Reproduce the data below word for word, but omit the image.
+++ Record excerpts +++
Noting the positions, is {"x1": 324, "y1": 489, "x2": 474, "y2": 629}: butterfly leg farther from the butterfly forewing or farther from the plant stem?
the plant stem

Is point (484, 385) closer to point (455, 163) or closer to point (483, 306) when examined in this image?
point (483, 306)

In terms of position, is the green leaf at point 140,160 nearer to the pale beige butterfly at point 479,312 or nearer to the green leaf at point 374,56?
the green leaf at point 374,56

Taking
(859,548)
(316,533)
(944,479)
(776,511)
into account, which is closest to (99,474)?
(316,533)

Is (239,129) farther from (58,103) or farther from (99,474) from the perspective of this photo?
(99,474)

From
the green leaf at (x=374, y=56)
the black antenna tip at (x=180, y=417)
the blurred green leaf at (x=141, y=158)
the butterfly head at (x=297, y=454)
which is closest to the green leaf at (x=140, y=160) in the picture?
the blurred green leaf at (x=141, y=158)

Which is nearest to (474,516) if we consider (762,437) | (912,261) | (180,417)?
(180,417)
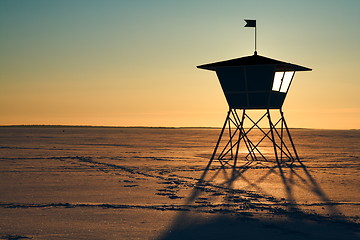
+++
Completed exercise:
Noting the positions, is {"x1": 324, "y1": 489, "x2": 474, "y2": 629}: butterfly leg farther from the butterfly forewing or farther from the plant stem?
the plant stem

Is point (484, 385) closer to point (455, 163) or closer to point (483, 306) when examined in this image?
point (483, 306)

In terms of position, is the green leaf at point 140,160 nearer to the pale beige butterfly at point 479,312 or nearer to the green leaf at point 374,56?
the green leaf at point 374,56

Taking
(859,548)
(316,533)
(944,479)
(776,511)
into account, which is closest to (99,474)?
(316,533)

Is (239,129) farther from (58,103) or farther from (99,474) from the perspective of this photo?
(99,474)

From
the green leaf at (x=374, y=56)
the black antenna tip at (x=180, y=417)
the blurred green leaf at (x=141, y=158)
the butterfly head at (x=297, y=454)
which is closest to the green leaf at (x=140, y=160) in the picture?
the blurred green leaf at (x=141, y=158)

Which is nearest to (474,516) if we consider (762,437) | (912,261) | (180,417)?
(180,417)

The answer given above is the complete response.